There’s been a lot of discussion about the place of art in the aftermath of tragedy. Many people have made arguments for silent healing, for not discussing it until we’re all “beyond it.” Recent books by Jonathan Safran Foer and Ian McEwan have dealt directly with 9/11; others have taken more oblique approaches. One generally positive review of your book concluded, “But perhaps now isn’t the time to read it.” How do you react to that kind of idea?

I’m quite tolerant of that idea. [...] I think it’s probably a minority of people that will want to tackle those issues head-on, whether to read about them or to write about them. I’m not claiming to write a book with universal appeal. That was, in fact, exactly what I wasn’t trying to do – I was trying to write a book that was quite provocative and quite confrontational and that not everyone would like. I was fed up with what I felt to be the mediocrity of the previous attempts to deal with that as a subject. There’s a risk that these books are sort of sentimental and glib and full of cliché. I wanted to address what the terrorist threat meant to our society, and how it exposes fault lines that already exist in our society.

But that’s not everyone’s cup of tea. I’m very comfortable with the idea that now might not be the best time for many people to read that. My wife, for example, says, ‘Oh, ok, I’ll read that in a few years time,’ and I respect that. If you’re of that mindset, it just increases your suffering, and that’s the last thing I want to do. I just want people who think about these things anyway to read it.

The question about what is the right time is interesting. I think now is the right time, because I don’t think it’s an issue that’s going to go away. I think terrorism is defining the decade we live in. It’s ushered in a new way of thinking about the world – and that’s not just negative. It’s really forced people to think about the kind of society we want to build; whether that should be a religious society, a secular society ... what kind of values we should base our society on.

I don’t think that debate’s going to go away just because we find it unpalatable. So for me there’s literally no time like the present for writing about it. I find it incredibly fascinating.  [...]

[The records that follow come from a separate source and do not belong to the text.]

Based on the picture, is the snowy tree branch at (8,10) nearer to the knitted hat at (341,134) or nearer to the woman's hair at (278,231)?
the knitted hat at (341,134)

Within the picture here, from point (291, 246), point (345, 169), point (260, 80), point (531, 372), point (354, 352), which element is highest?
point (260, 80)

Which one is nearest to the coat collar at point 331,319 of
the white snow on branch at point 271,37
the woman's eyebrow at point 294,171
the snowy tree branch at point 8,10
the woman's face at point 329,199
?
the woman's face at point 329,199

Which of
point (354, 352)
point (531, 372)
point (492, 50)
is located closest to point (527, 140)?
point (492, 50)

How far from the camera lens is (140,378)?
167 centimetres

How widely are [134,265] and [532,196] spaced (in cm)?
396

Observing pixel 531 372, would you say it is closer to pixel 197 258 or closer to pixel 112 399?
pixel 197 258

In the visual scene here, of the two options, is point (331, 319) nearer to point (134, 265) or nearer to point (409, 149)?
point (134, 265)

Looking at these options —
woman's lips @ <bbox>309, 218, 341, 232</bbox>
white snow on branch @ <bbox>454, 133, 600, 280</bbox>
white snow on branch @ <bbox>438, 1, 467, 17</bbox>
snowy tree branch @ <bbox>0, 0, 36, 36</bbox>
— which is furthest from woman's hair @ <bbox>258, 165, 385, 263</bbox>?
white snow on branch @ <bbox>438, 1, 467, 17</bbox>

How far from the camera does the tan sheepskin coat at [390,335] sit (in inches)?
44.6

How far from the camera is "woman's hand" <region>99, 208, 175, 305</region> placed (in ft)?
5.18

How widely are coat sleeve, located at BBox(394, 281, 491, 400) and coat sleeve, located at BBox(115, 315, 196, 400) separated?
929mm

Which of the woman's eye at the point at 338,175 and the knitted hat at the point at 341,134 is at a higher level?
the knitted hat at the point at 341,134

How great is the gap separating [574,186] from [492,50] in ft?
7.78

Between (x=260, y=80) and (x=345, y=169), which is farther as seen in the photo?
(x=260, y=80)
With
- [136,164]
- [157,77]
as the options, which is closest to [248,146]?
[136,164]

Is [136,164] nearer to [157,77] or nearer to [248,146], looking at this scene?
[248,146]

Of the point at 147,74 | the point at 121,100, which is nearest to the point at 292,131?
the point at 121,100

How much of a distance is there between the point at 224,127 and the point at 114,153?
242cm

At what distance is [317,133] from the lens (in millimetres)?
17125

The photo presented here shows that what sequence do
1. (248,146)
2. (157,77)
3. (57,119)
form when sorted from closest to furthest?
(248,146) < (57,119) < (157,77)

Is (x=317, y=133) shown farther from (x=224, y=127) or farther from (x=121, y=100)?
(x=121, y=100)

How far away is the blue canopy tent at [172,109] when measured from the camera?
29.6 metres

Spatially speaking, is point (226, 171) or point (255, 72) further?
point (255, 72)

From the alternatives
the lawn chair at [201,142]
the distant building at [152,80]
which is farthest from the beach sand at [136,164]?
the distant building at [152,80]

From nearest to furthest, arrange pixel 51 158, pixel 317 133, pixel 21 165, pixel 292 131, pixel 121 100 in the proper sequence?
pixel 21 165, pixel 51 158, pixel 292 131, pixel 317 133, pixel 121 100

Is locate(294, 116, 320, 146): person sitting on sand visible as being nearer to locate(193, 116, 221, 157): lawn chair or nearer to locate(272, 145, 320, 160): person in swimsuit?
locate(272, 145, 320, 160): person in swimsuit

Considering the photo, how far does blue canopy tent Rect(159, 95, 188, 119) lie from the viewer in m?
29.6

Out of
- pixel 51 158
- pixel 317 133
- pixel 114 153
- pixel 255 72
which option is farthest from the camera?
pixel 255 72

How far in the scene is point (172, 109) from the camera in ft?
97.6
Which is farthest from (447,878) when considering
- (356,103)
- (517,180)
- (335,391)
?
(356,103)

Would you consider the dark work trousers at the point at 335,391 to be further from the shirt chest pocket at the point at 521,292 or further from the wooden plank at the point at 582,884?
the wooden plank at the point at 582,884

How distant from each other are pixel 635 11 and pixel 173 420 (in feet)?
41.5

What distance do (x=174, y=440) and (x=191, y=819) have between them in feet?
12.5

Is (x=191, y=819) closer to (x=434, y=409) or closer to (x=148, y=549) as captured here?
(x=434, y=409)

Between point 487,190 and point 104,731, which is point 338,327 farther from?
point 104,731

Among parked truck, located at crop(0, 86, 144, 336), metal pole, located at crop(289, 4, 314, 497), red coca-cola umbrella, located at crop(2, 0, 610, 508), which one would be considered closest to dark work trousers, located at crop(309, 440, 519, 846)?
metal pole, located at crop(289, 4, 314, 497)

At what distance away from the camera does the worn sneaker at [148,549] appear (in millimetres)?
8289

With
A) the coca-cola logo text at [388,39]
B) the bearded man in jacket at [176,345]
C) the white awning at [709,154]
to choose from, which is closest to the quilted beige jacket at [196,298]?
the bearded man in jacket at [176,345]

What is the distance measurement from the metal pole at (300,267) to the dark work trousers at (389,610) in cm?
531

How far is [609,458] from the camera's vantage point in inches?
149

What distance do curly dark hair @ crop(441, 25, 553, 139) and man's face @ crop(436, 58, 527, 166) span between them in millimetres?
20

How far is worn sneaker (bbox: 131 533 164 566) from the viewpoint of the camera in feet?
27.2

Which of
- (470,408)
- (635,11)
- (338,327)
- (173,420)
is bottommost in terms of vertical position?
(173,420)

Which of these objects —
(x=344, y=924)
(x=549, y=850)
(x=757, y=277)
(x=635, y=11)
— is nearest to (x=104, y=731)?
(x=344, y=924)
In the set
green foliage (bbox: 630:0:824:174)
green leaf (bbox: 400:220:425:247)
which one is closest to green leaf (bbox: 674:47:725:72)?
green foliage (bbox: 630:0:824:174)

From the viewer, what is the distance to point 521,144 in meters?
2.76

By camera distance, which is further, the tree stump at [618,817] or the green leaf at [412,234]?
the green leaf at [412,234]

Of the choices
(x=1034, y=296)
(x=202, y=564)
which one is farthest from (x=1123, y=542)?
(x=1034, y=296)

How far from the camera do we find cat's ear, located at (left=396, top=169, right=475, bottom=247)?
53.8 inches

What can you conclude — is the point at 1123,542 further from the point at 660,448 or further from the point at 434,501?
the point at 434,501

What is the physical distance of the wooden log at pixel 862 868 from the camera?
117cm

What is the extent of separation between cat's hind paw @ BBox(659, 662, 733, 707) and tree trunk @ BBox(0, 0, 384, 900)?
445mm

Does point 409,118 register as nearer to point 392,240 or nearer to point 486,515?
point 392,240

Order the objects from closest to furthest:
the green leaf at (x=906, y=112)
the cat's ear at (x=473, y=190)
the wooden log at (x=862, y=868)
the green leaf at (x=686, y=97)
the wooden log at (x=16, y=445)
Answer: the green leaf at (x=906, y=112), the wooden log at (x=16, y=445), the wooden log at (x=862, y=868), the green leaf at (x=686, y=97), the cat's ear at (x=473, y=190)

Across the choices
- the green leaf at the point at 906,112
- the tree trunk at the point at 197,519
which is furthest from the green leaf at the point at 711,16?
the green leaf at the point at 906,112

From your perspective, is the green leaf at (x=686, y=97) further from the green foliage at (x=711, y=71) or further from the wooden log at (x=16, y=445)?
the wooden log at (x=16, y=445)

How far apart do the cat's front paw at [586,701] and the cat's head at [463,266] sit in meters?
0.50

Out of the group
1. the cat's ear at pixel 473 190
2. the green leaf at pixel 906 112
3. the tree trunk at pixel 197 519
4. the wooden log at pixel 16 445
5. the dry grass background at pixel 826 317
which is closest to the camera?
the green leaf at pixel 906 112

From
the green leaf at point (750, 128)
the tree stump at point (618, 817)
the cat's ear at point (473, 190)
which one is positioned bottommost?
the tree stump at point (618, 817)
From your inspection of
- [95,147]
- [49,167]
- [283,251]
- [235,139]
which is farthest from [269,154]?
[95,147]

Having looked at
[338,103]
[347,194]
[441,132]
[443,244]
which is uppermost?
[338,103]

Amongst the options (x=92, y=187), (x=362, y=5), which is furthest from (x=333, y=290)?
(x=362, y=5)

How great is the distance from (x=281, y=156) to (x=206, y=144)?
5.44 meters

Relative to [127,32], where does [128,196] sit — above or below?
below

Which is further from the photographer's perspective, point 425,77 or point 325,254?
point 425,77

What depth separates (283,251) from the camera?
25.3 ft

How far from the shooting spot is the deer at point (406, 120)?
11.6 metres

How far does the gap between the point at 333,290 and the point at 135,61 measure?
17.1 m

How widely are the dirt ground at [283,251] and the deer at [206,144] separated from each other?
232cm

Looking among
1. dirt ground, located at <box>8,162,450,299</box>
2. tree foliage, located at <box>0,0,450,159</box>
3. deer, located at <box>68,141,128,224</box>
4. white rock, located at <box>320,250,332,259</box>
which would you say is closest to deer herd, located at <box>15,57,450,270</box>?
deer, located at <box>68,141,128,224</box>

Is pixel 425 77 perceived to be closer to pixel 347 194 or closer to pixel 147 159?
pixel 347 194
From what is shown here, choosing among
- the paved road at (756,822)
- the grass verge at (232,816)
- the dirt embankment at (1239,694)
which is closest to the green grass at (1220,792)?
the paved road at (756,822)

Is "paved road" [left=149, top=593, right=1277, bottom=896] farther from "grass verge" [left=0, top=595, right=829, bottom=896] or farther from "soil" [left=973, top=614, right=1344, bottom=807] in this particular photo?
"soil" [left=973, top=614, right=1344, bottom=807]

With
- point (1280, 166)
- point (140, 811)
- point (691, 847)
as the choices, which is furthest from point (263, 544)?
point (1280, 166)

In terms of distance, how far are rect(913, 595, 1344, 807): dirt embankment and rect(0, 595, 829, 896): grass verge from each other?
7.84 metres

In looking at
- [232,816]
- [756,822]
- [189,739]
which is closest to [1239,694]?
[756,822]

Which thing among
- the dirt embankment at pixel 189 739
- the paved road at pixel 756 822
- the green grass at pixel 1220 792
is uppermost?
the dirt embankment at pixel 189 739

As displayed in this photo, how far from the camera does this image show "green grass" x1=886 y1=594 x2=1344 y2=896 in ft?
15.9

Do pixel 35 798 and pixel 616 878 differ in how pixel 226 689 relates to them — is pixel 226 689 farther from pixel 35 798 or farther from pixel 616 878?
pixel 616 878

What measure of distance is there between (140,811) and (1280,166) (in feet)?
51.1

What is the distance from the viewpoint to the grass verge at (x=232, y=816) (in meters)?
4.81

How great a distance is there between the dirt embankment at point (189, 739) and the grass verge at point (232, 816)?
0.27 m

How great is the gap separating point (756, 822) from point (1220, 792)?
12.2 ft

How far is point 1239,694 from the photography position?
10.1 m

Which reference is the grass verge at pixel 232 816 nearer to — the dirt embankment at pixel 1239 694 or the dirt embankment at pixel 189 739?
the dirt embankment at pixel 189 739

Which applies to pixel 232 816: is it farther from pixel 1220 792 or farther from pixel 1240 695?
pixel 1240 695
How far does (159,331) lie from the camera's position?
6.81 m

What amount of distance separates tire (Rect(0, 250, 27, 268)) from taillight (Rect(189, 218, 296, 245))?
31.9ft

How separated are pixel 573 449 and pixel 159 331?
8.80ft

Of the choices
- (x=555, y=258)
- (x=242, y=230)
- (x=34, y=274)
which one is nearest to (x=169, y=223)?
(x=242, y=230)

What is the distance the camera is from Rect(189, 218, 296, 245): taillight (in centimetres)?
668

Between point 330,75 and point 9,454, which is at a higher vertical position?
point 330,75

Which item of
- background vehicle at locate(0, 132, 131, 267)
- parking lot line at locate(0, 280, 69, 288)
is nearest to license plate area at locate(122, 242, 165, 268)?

What you need to do in art is find the emotive event and then put it in the context of why that event is important, why it isn’t just the pornography of violence, why it isn’t just an entertainment. The reason it’s an interesting subject for work is because of what it means for the immediate future. These events are sort of the gatekeepers of the future.

I have no idea if my book achieves that, but I know that if I look back at some of the great books and works of art in history, I see that as the common theme. They write soon after the event or sometimes just before it, because they have an inkling of what’s going to happen. They don’t use the event for entertainment; they use it to show what it means about how the world is changing.

As a writer, where do you go from here?

I want to carry on talking about issues that are only made bearable by love. Against this whole backdrop of being interested in the social issues that are happening on our planet, I’m continually impressed by human beings’ ability to cope with those changes. I think they cope because, number one, they have to, and number two, because they have this reservoir of love in them. We have this love for each other – that really impresses me about people. Incendiary, for me, is a story about how massive love is, how unquenchable love is, how it gets people through the most extraordinary situations. I want to talk about the ‘human steel’ that is love, and how that’s immutable in the face of changes that are incredibly profound in society.

So that’s what my next book’s about. [...] There’s a few laughs in there, as well. [laughs]

Good, you need those! [laughs]

It sounded really serious the way I said it, but it’s actually a more light-hearted book than Incendiary was. I felt a real need to give people something that would make them feel happy and a bit light-hearted, because Incendiary is a bit heavy. I’ve had people in tears after reading it, and I want to do more than just make people cry.